THE SNP's relationship with Sir Brian Souter was under fire again from Labour last night after it emerged that the Scottish Government had nominated him - the SNP's biggest donor - for his knighthood.
The award, for services to transport and the voluntary sector, was included in the Queen's Birthday Honours in June following a request from the Edinburgh administration, the Cabinet Office revealed.
A spokesman for First Minister Alex Salmond last night said SNP ministers had not had anything to do with the nomination, saying the process had been handled entirely by non-political officials.
But Labour claimed the revelations showed that the SNP had to re-examine its relationship with wealthy donors such as Souter, and said Salmond would have been involved.
The founder of Stagecoach, Souter was knighted for having taken the company to a multi-million pound global business and for having handed out more than 20 million to charitable causes through his own trust.
Over the past four years, Souter has also given more than 1m to the SNP, including a 500,000 pledge to this year's election campaign.
His knighthood also brought complaints from gay rights campaigners, angry over his campaign to block the repeal of Section 28, the law banning the promotion of homosexuality in schools.
The row prompted Labour MP Cathy Jamieson to seek details on the award from the UK Government, which wrote to her last week stating that the nomination "came from the Scottish Government".
Labour last night said there were major question marks over the SNP's links to wealthy donors such as Souter.
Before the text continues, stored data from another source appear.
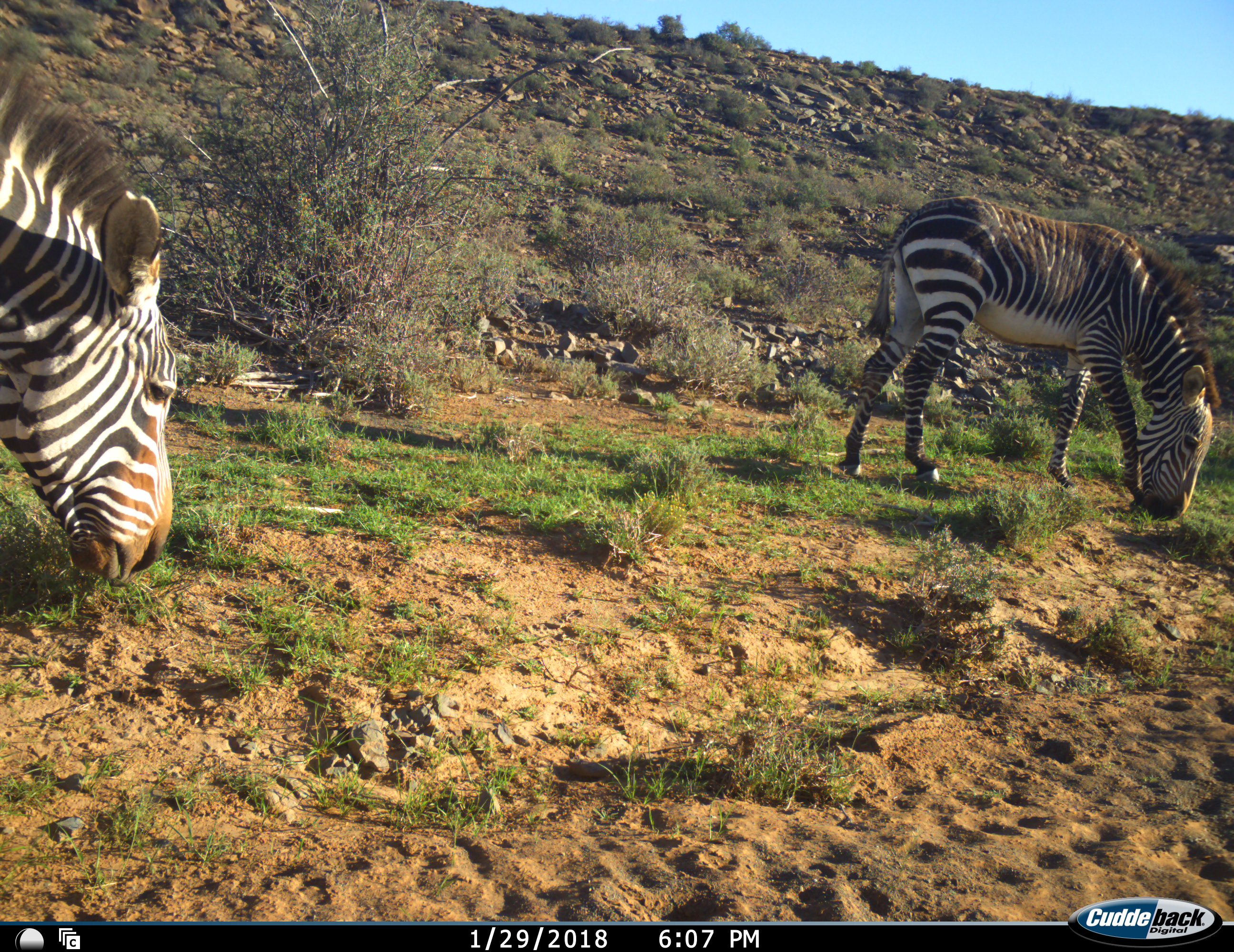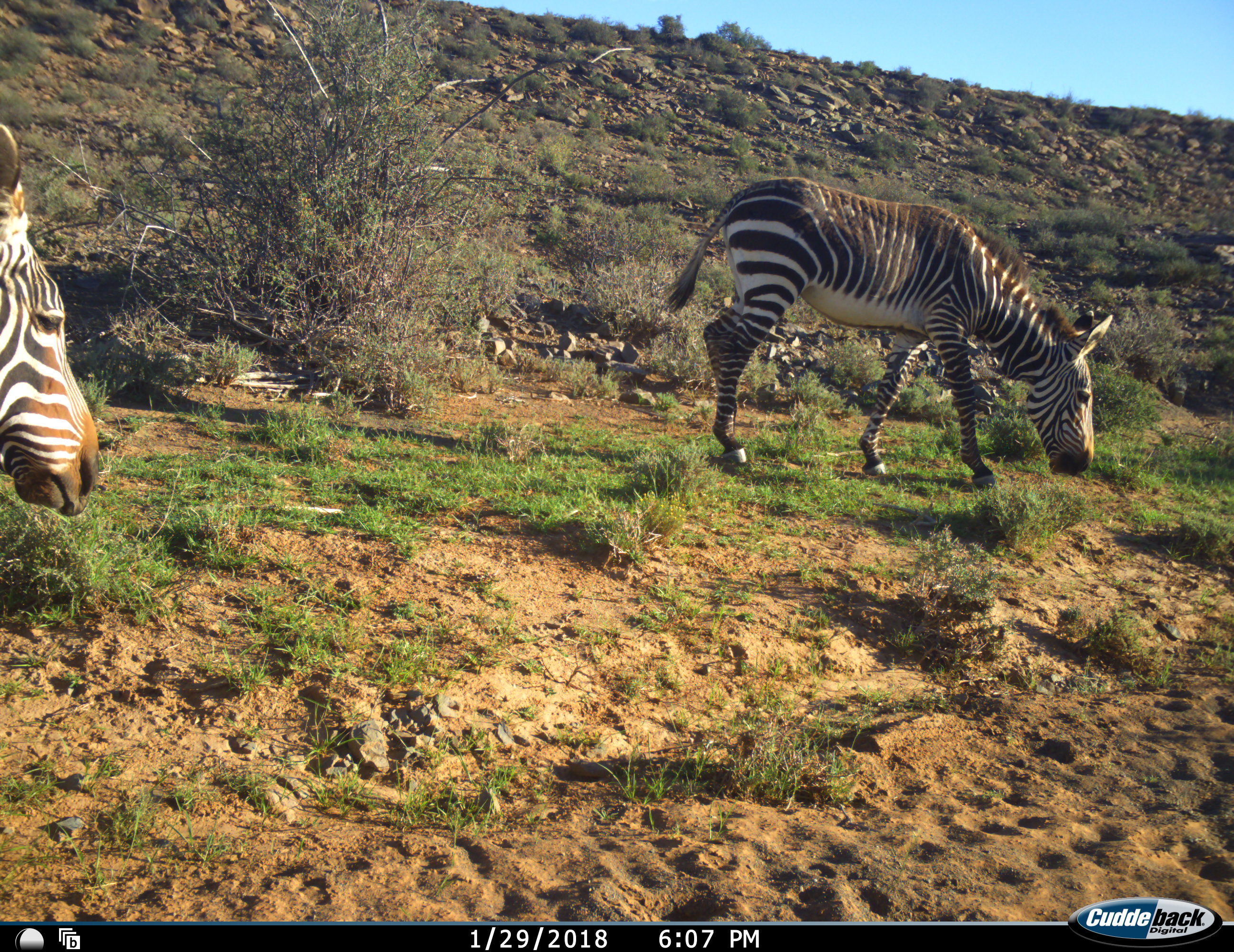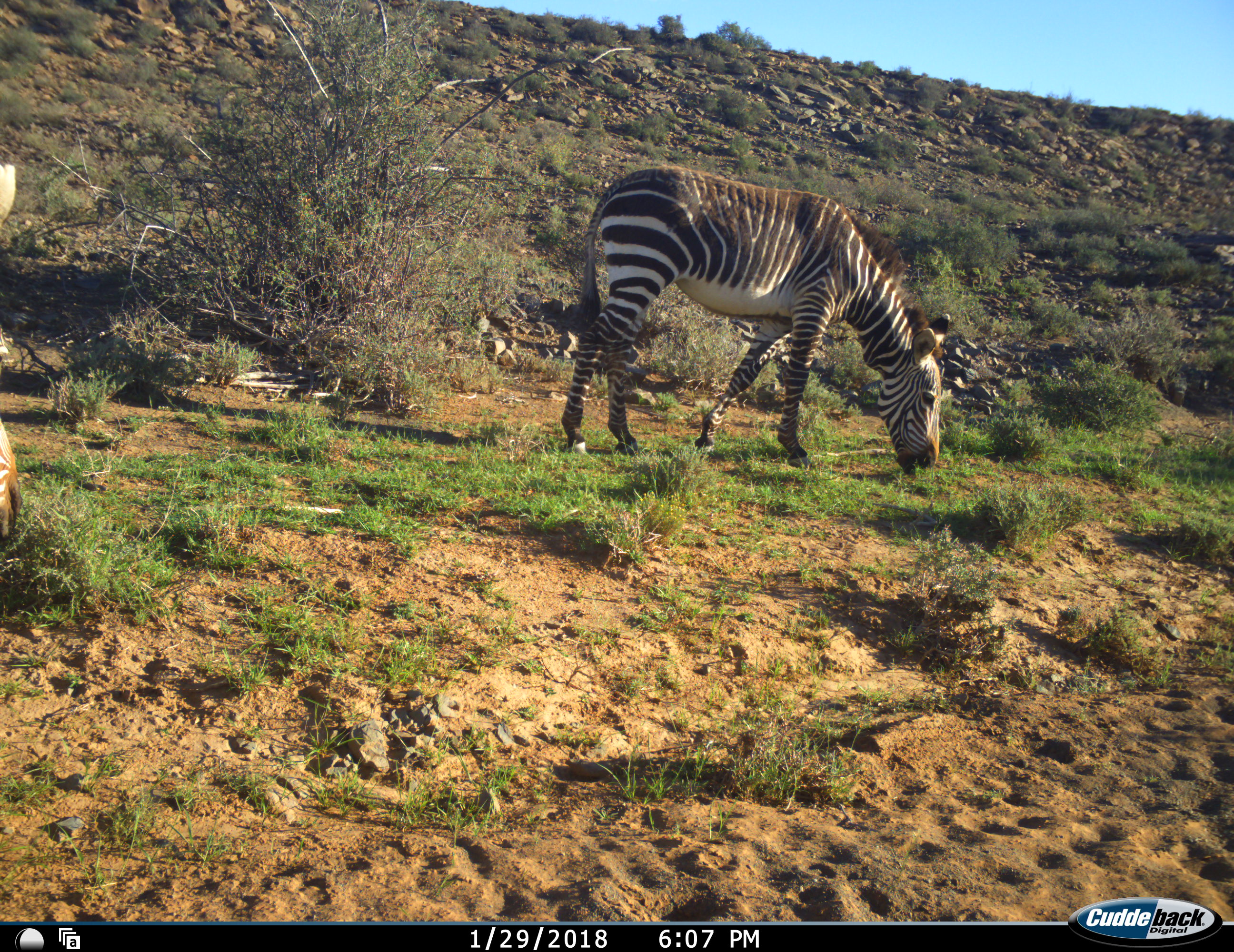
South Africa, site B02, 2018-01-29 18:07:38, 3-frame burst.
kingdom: Animalia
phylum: Chordata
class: Mammalia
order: Perissodactyla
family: Equidae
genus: Equus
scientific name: Equus zebra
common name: mountain zebra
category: zebramountain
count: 2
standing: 10%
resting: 0%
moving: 40%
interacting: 0%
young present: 0%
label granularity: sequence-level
Jamieson highlighted a comment from a spokesman for the First Minister in June which stated that "Scottish ministers have no involvement in the process".
She also drew attention to a comment made by Salmond after the so-called "cash for honours" affair when he attacked "a political culture which allowed a relationship between financial donations and nominations for honours".
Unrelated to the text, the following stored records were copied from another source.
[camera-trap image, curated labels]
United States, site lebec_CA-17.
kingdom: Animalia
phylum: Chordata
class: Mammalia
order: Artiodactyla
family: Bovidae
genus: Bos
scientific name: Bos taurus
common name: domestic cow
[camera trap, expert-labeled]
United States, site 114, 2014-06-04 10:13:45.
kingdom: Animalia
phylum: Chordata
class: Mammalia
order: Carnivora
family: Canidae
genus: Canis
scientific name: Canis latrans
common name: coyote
Jamieson said: "The First Minister and his party must look seriously at the relationship they have developed with wealthy individuals handing them large sums of cash. The public will rightly be asking what's next on Mr Souter's shopping list?"
She also accused the First Minister of having "personal involvement in the honour" and "misleading the public" by denying knowledge of it.
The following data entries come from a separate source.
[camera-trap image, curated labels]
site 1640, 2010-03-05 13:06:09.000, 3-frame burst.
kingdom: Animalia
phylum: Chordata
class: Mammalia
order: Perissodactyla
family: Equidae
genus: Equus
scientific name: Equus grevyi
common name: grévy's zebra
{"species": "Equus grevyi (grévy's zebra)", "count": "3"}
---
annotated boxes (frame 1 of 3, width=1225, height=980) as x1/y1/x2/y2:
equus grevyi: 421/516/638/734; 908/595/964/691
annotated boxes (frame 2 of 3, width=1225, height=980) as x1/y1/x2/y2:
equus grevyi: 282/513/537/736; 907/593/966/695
A spokesman for the First Minister said: "The reference to the Scottish Government is not to ministers, but to the independent Honours Committee within the Scottish Government which consists of civil servants and is led by the permanent secretary, and makes recommendations to the UK Cabinet Office Honours Committee. It was this Scottish Government's decision in 2007 that ministers would make no nominations for honours. That is the position, and therefore it remains absolutely the case that the Queen's honours is a reserved matter and Scottish ministers have no involvement in the process.""Scottish Ministers make no nominations, and are only informed of those receiving honours shortly before they are to be publicly announced, in order that we can welcome all those being recognised."